*Kutipan Berita*:
═══

25.6 C
Jakarta
Sunday, November 24, 2024

Kongkow Lebih Dua Orang, Pilih Denda Rp13 Juta atau Dipenjara

Masih
banyak warga negara Indonesia yang tinggal di luar negeri di tengah pandemi Covid-19
saat ini. Mereka pun merasakan ketatnya aturan. Taat menjadi pilihan yang tepat
daripada didenda atau dipenjara.

 

 

ANISA
B WAHDAH,
Palangka Raya

 

WABAH corona atau Covid-19 sudah menyerang banyak negara di belahan dunia. Di
tengah situasi ini, banyak keluarga yang terpisah dengan kerabatnya karena
berbagai alasan. Ada yang bekerja, sekolah, dan lainnya.

Salah
satunya adalah mahasiswa asal Palangka Raya, Rusdiansyah. Saat ini ia berada di
Sydney, Australia. Menempuh pendidikan di Laneway International College,
jurusan Diploma of Business.

BIa sudah berada di negeri kanguru sejak 2017 lalu.
Selain kuliah, ia nyambi bekerja sebagai pengantar makanan. Sudah berjalan tiga
tahun.

═══

[Entri dataset]
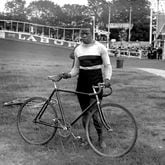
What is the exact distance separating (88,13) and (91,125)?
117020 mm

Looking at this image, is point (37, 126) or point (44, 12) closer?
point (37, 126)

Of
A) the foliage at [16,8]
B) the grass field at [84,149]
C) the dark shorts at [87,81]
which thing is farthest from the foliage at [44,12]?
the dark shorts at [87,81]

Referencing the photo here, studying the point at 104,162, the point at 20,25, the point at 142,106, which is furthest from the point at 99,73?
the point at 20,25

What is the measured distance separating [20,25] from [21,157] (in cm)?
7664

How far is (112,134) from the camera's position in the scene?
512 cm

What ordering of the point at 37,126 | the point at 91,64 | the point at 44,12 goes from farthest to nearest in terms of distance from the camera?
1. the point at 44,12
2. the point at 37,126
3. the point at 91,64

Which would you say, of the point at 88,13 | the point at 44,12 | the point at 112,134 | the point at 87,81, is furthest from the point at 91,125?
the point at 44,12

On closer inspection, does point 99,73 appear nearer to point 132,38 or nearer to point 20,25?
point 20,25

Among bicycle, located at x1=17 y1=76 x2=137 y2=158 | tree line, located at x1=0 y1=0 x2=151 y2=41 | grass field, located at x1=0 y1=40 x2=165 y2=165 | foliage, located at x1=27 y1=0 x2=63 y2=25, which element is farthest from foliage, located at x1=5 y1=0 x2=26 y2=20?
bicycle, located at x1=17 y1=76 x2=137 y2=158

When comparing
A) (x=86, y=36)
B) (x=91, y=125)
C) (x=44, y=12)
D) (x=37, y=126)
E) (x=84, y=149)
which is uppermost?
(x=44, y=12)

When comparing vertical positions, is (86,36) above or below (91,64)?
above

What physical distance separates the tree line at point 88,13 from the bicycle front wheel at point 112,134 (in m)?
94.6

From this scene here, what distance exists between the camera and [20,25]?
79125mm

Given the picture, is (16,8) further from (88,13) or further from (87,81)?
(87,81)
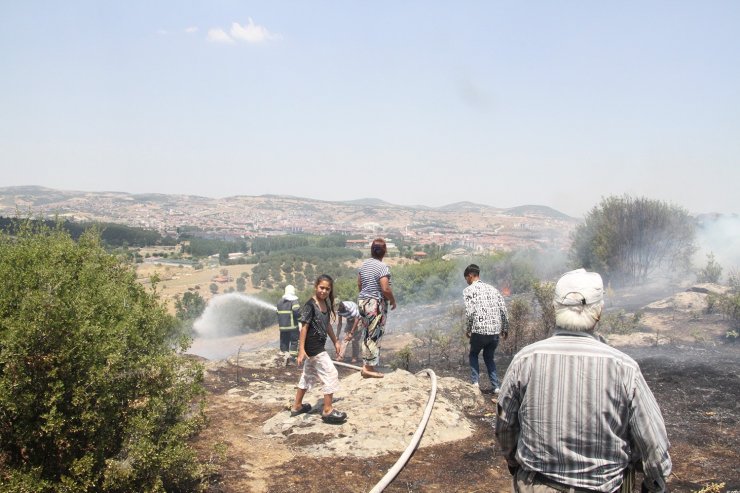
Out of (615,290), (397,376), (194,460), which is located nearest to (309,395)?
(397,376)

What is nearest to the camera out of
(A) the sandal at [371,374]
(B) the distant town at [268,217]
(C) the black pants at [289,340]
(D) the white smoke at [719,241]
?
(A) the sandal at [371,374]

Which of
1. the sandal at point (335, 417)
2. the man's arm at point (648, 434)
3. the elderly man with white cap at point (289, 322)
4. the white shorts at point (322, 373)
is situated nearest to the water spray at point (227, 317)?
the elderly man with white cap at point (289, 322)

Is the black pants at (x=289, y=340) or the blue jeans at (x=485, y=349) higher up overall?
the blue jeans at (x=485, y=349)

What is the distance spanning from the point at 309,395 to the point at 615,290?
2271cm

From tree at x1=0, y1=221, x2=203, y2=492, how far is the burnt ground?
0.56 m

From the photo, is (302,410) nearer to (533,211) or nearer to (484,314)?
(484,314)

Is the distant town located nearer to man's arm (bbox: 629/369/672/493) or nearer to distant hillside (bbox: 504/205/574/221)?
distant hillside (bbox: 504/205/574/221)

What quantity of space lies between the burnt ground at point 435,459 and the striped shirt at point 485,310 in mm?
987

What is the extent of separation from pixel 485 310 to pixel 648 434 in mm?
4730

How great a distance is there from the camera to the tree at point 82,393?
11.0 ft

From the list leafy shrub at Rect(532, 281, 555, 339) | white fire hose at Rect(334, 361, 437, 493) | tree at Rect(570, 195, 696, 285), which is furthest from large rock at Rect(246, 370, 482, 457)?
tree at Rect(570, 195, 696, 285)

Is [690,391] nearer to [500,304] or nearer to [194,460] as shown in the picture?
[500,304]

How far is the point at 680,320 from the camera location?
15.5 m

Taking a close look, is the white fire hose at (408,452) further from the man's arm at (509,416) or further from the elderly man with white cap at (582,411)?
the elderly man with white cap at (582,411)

═══

*Latihan*: Salin tanpa perubahan bagian berita tentang warga Indonesia di luar negeri saat pandemi, mulai dari "WABAH corona atau" sampai dengan "Diploma of Business.". Data ini berasal dari sumber lain.

*Jawaban*:
WABAH corona atau Covid-19 sudah menyerang banyak negara di belahan dunia. Di
tengah situasi ini, banyak keluarga yang terpisah dengan kerabatnya karena
berbagai alasan. Ada yang bekerja, sekolah, dan lainnya.

Salah
satunya adalah mahasiswa asal Palangka Raya, Rusdiansyah. Saat ini ia berada di
Sydney, Australia. Menempuh pendidikan di Laneway International College,
jurusan Diploma of Business.